Lutz-Kinoy’s 2014 installation at Freedman Fitzpatrick was also immersive in its own way. Canvases covered all the walls, and video projections played out across loosely rendered flowers, blocks of color, and floating figures. But that show still felt like a painting show, and the semi-abstraction seemed aligned with the post-Internet neo-formalism that was on trend. In this current show, the paintings swallow you, and everything feels so specific to the gallery space that it’s hard to imagine the work having a life anywhere else.
Matthew Lutz-Kinoy, ‘To Satisfy the Rose,’ 2016, installation view.
COURTESY THE ARTIST AND FREEDMAN FITZPATRICK, LOS ANGELES
Across from the tunnel, there’s a short film playing against a far wall, showing a man lingering in sand-colored ocean water while scuba divers on the ocean floor communicate using a blue Etch A Sketch. When one diver pokes tentatively at a turd-like object on white sand, another explains, via Etch A Sketch, that this is a “sand cleaner.” It doesn’t make much sense, but it’s not that outrageous either, which is the territory over which Lutz-Kinoy’s show hovers. The installation’s strange internal logic announces itself quickly, and then the navigation process becomes routine: you must bend or kneel to look through a tiny window to see a small installation similar to the last small installation you saw, before moving on to the next window. You emerge from the tunnel, look about, and then return in the way you came.

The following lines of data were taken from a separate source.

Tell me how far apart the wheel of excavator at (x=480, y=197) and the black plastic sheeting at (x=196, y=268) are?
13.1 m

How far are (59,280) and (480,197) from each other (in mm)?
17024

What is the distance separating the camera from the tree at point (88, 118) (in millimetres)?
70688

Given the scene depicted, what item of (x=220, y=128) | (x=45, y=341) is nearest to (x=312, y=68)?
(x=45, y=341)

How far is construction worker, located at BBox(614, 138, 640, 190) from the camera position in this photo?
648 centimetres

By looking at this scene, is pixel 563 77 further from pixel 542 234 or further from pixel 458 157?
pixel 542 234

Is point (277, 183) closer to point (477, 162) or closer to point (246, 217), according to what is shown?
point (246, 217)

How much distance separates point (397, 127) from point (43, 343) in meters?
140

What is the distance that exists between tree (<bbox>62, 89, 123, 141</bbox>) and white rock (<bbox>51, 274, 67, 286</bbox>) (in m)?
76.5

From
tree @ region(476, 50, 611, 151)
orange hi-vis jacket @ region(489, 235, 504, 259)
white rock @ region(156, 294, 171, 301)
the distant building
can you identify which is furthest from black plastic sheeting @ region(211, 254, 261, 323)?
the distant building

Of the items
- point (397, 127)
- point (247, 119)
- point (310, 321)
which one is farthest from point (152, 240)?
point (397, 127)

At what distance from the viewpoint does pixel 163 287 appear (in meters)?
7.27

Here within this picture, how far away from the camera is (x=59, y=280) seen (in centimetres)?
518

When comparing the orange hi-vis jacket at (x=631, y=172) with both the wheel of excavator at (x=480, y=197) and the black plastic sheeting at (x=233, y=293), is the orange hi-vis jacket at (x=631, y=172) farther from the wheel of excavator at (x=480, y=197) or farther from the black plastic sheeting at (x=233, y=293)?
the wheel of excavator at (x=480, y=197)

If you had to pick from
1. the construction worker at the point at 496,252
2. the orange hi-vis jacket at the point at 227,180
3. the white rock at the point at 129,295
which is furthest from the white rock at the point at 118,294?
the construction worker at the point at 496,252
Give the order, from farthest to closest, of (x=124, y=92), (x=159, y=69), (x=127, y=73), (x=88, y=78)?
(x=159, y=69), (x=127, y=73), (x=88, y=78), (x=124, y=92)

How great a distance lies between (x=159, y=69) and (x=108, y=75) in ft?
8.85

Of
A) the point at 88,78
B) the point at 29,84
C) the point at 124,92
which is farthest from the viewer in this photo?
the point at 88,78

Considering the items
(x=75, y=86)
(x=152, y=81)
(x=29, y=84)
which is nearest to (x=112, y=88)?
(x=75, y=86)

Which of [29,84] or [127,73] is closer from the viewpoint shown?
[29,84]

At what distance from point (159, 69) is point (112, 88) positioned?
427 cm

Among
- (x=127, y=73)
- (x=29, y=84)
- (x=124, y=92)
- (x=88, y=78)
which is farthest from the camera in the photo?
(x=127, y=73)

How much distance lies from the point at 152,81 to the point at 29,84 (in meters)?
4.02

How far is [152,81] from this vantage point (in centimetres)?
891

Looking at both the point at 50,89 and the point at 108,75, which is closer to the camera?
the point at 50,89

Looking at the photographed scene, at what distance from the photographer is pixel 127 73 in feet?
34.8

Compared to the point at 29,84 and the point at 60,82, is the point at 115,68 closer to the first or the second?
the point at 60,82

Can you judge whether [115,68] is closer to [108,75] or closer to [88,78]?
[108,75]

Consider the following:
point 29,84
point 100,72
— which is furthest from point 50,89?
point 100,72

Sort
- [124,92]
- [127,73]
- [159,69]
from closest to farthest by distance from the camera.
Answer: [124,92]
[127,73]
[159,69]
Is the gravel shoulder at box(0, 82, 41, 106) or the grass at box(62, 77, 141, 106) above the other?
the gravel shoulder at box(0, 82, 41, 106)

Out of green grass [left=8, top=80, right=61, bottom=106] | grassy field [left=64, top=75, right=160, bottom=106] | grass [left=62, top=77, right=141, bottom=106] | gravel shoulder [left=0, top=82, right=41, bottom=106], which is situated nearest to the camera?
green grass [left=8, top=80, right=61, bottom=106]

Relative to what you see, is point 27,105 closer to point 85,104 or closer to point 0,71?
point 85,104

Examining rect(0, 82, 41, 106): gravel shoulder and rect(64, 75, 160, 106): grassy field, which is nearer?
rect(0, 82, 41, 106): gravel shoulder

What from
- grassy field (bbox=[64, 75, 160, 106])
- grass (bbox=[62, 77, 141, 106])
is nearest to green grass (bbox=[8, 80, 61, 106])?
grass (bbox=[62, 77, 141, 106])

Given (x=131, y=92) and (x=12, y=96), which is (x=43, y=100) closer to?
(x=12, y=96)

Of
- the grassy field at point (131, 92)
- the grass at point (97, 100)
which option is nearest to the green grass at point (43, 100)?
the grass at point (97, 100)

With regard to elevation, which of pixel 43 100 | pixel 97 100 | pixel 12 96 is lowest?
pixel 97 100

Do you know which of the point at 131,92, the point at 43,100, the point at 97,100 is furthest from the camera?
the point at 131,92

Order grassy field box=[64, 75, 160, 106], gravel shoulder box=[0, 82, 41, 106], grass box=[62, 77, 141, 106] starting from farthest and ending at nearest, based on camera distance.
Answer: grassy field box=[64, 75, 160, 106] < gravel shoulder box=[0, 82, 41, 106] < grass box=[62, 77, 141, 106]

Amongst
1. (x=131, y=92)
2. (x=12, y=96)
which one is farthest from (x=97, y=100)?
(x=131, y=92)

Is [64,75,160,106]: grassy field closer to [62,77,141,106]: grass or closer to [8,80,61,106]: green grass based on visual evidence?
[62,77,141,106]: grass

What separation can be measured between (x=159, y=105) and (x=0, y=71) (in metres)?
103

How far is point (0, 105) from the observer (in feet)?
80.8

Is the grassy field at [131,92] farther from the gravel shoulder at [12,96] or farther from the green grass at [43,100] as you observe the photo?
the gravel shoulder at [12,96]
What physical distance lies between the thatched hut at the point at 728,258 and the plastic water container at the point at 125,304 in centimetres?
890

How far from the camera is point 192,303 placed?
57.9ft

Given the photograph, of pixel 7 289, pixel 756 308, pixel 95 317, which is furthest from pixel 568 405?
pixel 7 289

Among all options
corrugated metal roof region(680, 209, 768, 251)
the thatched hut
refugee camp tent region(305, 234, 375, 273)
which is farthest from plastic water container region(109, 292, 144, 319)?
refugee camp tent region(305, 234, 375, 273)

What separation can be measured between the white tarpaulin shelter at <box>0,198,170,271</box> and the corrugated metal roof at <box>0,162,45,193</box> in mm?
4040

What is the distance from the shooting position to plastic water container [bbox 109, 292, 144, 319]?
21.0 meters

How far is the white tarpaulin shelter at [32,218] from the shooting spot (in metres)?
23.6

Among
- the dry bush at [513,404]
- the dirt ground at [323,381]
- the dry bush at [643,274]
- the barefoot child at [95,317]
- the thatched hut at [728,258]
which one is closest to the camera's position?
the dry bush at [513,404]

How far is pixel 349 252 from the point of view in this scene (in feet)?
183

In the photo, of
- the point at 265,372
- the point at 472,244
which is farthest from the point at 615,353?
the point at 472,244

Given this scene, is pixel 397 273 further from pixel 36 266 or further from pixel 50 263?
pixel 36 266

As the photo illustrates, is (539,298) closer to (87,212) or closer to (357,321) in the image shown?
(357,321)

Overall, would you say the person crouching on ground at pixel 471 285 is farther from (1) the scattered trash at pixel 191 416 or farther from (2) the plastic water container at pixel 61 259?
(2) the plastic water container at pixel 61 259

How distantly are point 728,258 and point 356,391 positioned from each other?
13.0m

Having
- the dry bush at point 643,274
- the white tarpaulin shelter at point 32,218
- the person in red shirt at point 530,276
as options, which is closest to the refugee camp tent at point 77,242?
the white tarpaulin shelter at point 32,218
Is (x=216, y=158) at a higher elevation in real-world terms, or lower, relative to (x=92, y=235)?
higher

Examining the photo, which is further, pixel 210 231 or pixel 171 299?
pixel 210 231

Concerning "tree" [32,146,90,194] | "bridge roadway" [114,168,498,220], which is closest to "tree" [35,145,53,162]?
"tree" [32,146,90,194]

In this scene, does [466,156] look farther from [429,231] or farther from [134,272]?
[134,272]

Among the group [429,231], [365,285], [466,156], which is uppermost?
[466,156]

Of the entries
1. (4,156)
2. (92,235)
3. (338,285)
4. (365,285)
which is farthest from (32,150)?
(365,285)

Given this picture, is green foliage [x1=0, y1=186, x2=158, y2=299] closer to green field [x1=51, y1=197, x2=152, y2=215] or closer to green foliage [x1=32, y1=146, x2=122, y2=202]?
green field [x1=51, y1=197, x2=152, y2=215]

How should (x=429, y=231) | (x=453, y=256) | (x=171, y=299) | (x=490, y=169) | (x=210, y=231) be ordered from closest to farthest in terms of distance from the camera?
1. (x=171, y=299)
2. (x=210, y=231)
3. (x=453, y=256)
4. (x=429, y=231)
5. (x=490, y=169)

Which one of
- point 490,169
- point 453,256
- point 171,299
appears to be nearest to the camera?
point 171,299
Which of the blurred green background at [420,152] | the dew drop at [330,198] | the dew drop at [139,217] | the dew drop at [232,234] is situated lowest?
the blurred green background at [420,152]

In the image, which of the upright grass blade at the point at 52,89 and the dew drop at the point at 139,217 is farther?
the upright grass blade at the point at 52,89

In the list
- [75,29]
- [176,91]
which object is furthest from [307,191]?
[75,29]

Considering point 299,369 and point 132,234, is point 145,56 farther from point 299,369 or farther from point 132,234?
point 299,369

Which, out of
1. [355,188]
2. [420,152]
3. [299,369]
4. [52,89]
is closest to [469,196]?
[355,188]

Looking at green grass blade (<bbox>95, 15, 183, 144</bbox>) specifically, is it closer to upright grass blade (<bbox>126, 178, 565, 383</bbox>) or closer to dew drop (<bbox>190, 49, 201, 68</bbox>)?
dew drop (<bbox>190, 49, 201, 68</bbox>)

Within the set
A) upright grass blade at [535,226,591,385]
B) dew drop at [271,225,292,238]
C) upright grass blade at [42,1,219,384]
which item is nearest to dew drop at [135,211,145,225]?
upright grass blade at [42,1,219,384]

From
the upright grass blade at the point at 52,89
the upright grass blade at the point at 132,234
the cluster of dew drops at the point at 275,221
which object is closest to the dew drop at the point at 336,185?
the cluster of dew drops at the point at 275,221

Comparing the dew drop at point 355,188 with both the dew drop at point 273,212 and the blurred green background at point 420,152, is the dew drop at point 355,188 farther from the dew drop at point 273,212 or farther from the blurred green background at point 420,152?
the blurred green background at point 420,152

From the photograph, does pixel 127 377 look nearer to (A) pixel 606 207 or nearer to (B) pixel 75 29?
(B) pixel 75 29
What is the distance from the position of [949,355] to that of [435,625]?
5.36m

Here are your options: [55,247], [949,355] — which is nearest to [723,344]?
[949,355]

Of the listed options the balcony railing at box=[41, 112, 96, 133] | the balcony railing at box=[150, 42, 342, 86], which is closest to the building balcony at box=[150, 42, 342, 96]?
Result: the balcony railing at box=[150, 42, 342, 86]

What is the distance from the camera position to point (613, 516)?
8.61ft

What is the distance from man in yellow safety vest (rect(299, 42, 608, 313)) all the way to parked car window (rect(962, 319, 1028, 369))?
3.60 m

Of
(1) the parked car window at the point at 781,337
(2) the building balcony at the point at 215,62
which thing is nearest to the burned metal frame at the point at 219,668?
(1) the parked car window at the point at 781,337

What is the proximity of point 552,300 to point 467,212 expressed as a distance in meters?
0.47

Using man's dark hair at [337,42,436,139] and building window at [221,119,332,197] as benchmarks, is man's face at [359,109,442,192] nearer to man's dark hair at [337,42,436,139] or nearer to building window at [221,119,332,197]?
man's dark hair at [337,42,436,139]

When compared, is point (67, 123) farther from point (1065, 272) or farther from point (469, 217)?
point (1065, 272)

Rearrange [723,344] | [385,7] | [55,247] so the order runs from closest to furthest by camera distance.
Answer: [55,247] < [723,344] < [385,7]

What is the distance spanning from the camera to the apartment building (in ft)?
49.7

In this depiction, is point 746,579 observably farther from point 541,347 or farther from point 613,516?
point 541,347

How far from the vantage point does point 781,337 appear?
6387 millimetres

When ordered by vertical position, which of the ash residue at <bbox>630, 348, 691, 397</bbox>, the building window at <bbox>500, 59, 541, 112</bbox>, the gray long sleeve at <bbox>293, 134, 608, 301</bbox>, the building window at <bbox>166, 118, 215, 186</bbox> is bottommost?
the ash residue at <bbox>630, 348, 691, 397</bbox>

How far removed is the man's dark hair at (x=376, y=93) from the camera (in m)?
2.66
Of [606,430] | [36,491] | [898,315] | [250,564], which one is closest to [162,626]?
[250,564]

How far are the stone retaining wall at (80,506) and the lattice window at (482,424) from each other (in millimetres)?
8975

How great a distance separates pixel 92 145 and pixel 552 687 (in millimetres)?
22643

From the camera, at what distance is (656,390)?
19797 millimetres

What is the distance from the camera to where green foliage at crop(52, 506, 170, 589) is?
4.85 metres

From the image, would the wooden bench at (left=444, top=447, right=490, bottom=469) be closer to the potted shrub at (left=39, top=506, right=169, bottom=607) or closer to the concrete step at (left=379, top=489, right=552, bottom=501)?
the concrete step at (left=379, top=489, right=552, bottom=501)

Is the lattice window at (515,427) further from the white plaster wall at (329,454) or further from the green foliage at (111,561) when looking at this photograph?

This straightforwardness does not disappoint, however. Consider other installations that involve shoe removal, such as James Turrell’s “Ganzfelds” or the video by artist Jesse Fleming currently looping in a Santa Monica meditation studio. These command a certain reverence and quiet. Lutz-Kinoy’s installation does not. Nor is there much of the apocalyptic sense associated with other builders of ad-hoc environments, such as Debo Eilers or Agathe Snow. Lutz-Kinoy’s slightly unkempt, somewhat domestic, borderline nonsensical fantasy space is all embracing. Once you’re in, all that is required is willing engagement.